Hi, I have updated (5+ hours) FORMAT to version 0.91r:

http://www.coli.uni-sb.de/~eric/stuff/soft/by-others/ format-0.91r.zip

Version 0.91r (18 Jul 2004) 
              Changes by Eric Auer: 
              - unless you use the /D option, we now use boring MS compat 
                errorlevels: 0 ok, 3 user abort, 4 fatal, 5 not confirmed 
                (WITH /D option: see help.txt for new errorlevels...!) 
              - attempt to lock non-existing drives is recognized as such 
                (in FAT16 DOS, attempt to get parameters of non-existing
                drive, *after* format confirmation, is recognized... This
                is a kludge as FreeDOS 2035 int 21.36/21.1c return wrong
                errors for unformatted *existing* drives.

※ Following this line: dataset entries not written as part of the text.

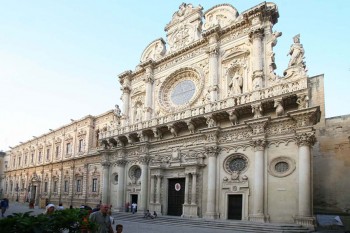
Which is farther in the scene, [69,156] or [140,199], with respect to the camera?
[69,156]

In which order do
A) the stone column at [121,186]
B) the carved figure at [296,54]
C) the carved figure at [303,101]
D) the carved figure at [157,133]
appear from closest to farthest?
the carved figure at [303,101] → the carved figure at [296,54] → the carved figure at [157,133] → the stone column at [121,186]

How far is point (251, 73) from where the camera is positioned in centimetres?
1844

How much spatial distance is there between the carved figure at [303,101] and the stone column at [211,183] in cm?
530

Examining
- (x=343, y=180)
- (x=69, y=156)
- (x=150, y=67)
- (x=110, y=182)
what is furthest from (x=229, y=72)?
(x=69, y=156)

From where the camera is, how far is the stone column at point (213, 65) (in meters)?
19.6

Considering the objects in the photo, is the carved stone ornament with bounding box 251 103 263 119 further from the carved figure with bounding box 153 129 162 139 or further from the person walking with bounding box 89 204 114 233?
the person walking with bounding box 89 204 114 233

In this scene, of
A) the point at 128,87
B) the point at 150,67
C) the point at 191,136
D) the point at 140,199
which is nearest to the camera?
the point at 191,136

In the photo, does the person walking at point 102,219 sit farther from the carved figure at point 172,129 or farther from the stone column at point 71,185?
the stone column at point 71,185

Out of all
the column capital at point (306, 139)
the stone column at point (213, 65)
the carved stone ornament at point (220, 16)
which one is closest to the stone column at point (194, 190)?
the stone column at point (213, 65)

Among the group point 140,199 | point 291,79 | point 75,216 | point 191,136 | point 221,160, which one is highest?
point 291,79

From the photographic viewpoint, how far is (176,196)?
2038 centimetres

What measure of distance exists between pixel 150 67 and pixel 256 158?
12.3 metres

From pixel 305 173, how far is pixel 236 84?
6955 millimetres

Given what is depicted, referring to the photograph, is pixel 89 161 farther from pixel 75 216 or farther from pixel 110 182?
pixel 75 216
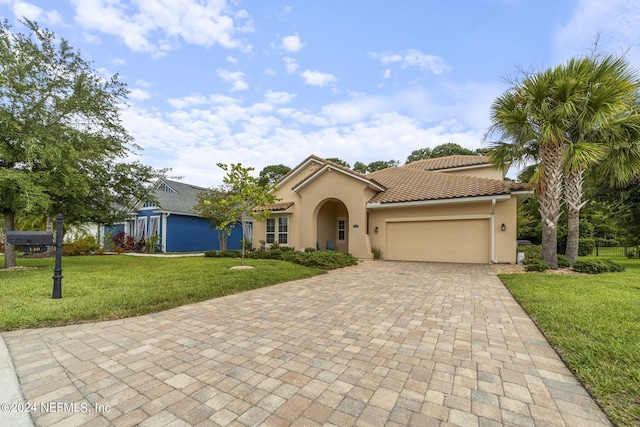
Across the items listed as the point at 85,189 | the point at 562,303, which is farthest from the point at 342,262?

Happy fixing!?) 
              - now unlocking drives in case of an abort (not for ^C yet)
              - prompts for label if no /V:... given, unless /Y used
              - Mirror aborts if it would overwrite used data, SafeFormat
                gives a warning if mirror data damaged unformateable data
              - shortended debug messages even more (e.g. in createfs)

So Aitor should now be happy with the features. I also noticed that atoi()
parses /f:1440k and /f:1440 and /f:1440unitscalledkilobytes all the same,
so for full MS syntax only /f:1.44... stuff is missing (so what?).

Summary of the highlights:
- MS compatible errorlevels in normal mode
- more informative errorlevels in /D mode
- unlocks drive if an error happens
- prompts for a volume label (if none given at command line and if not in /y
  noninteractive mode). For sequential floppy mode, FORMAT always asks for
  labels for subsequent disks.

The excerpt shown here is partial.